== Goal of the exercise ==
All of the data goes into your copy exactly as written. Images do not.

== Recorded data ==
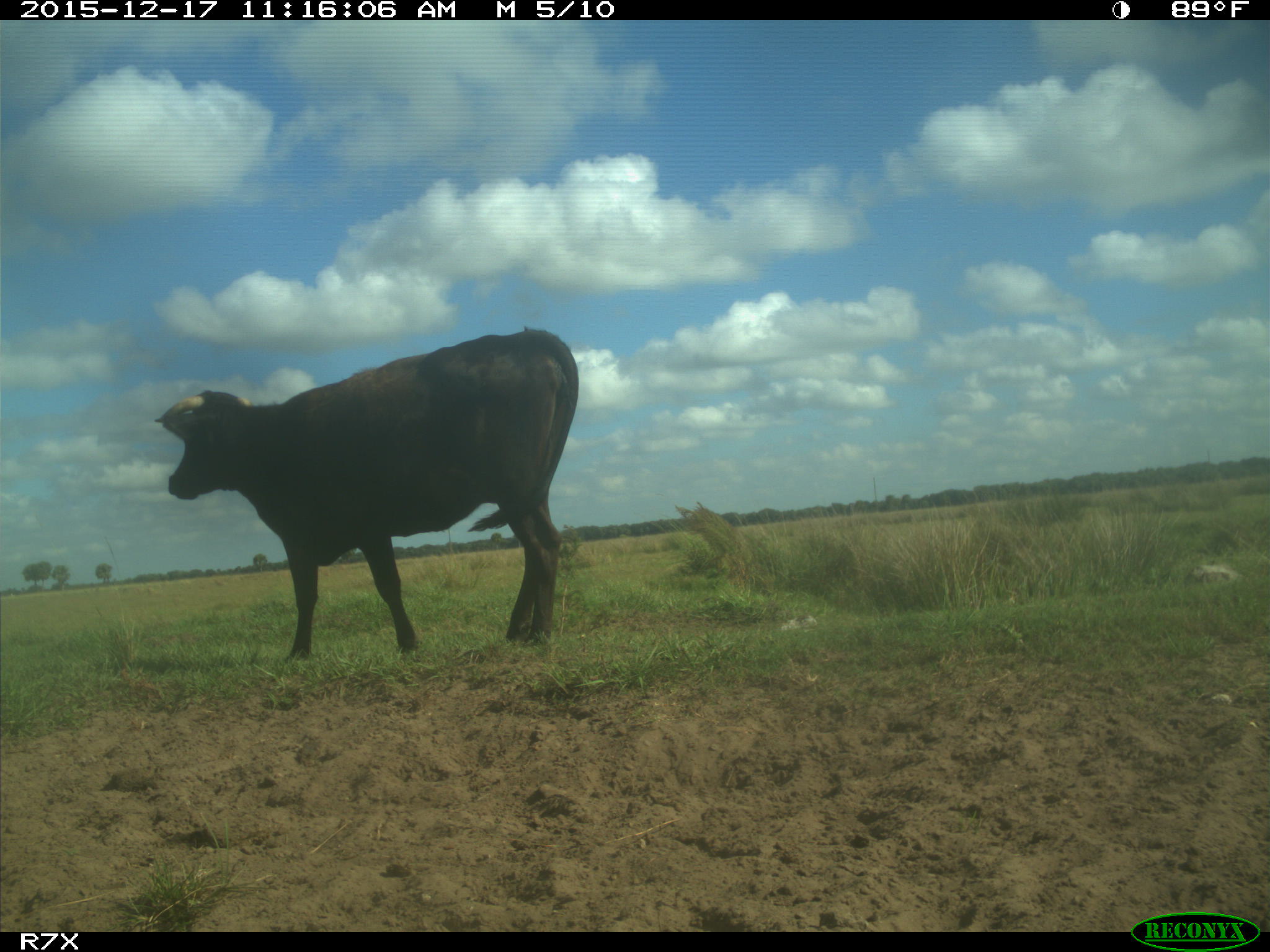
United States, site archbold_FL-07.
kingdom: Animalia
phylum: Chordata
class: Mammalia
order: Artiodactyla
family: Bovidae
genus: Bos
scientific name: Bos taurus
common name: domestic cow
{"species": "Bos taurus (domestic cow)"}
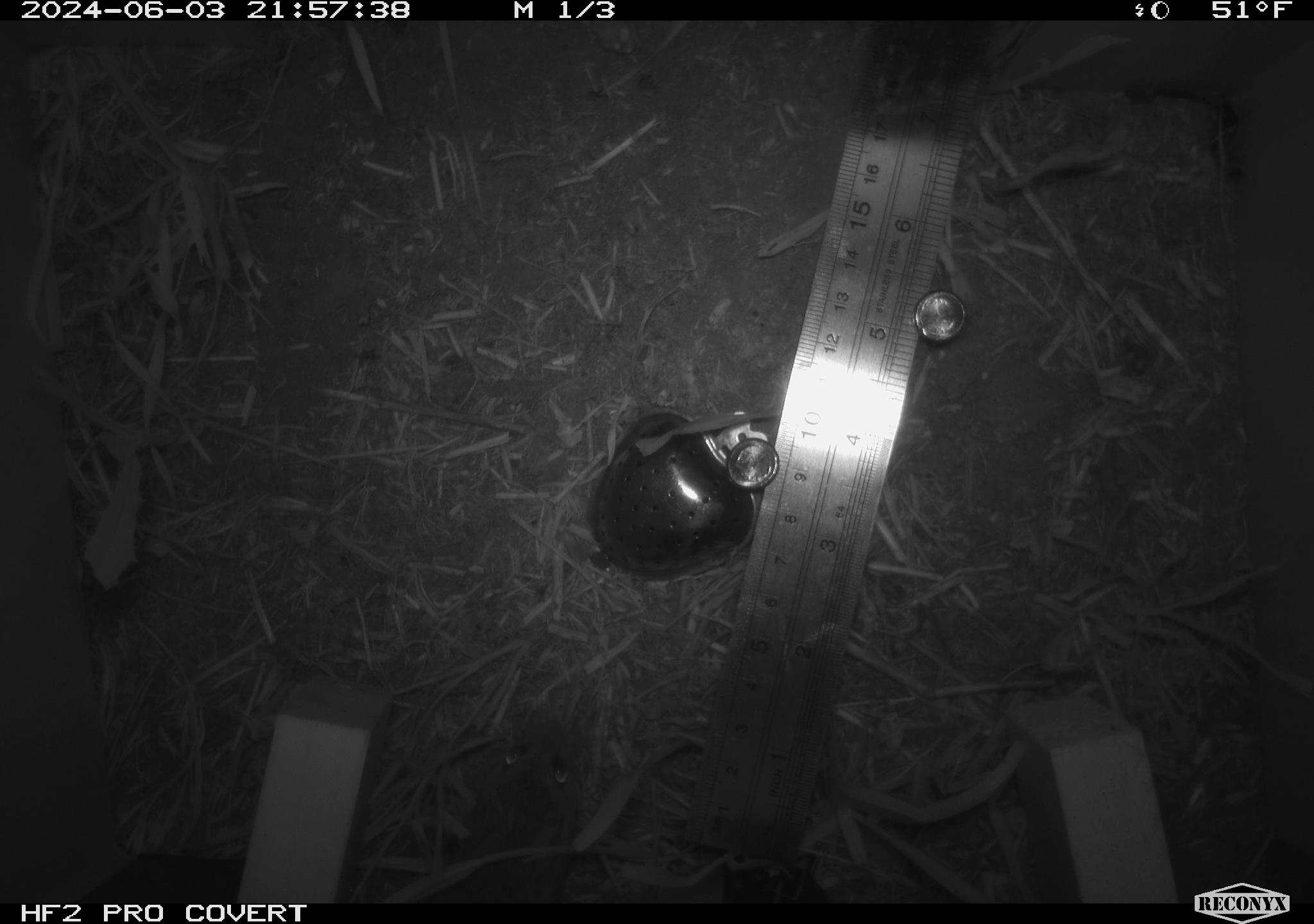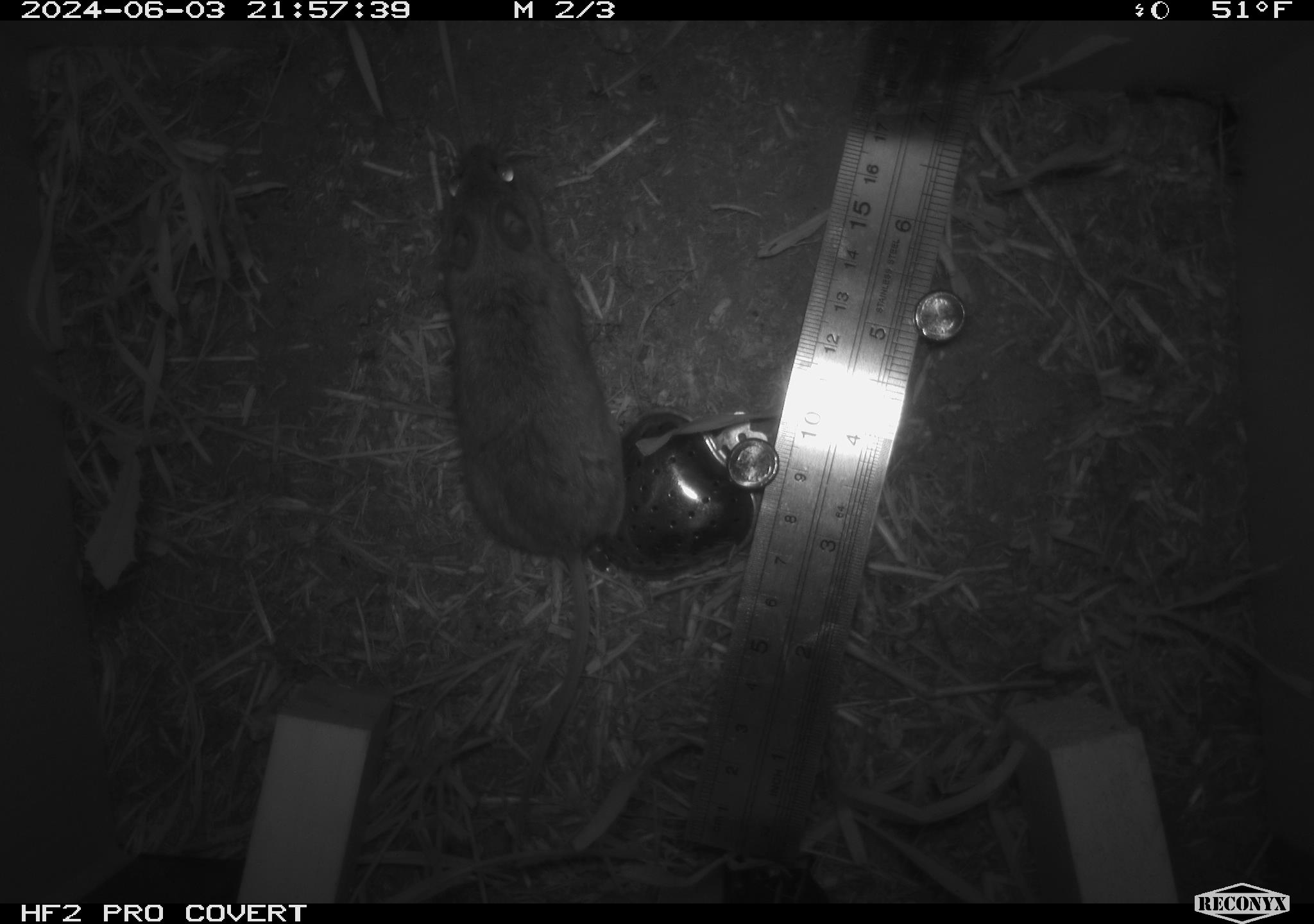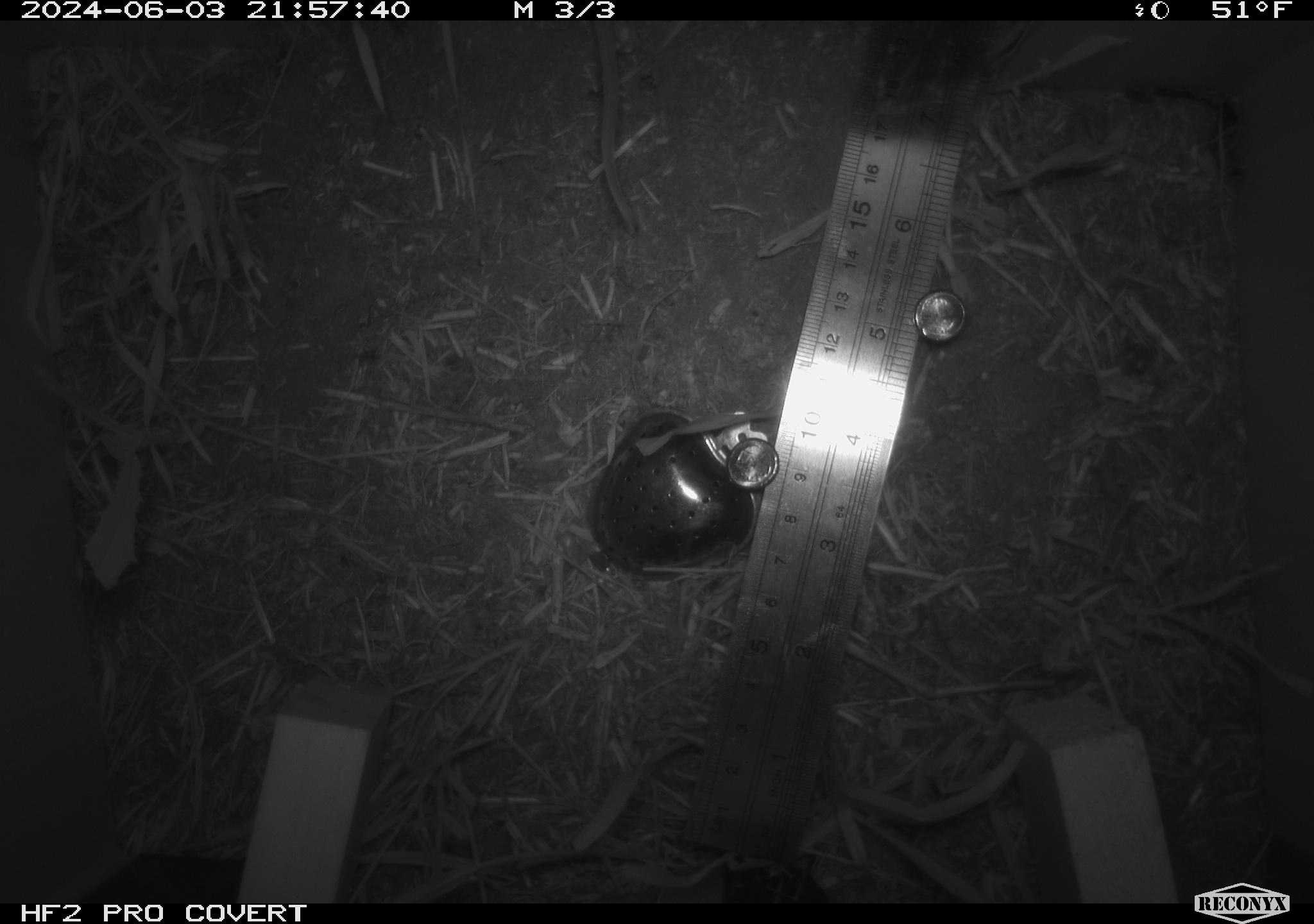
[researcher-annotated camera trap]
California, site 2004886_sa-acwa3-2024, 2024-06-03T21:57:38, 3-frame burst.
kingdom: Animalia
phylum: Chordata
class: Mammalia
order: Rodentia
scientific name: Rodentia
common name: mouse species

== Result for this exercise ==
United States, site archbold_FL-07.
kingdom: Animalia
phylum: Chordata
class: Mammalia
order: Artiodactyla
family: Bovidae
genus: Bos
scientific name: Bos taurus
common name: domestic cow
{"species": "Bos taurus (domestic cow)"}
[researcher-annotated camera trap]
California, site 2004886_sa-acwa3-2024, 2024-06-03T21:57:38, 3-frame burst.
kingdom: Animalia
phylum: Chordata
class: Mammalia
order: Rodentia
scientific name: Rodentia
common name: mouse species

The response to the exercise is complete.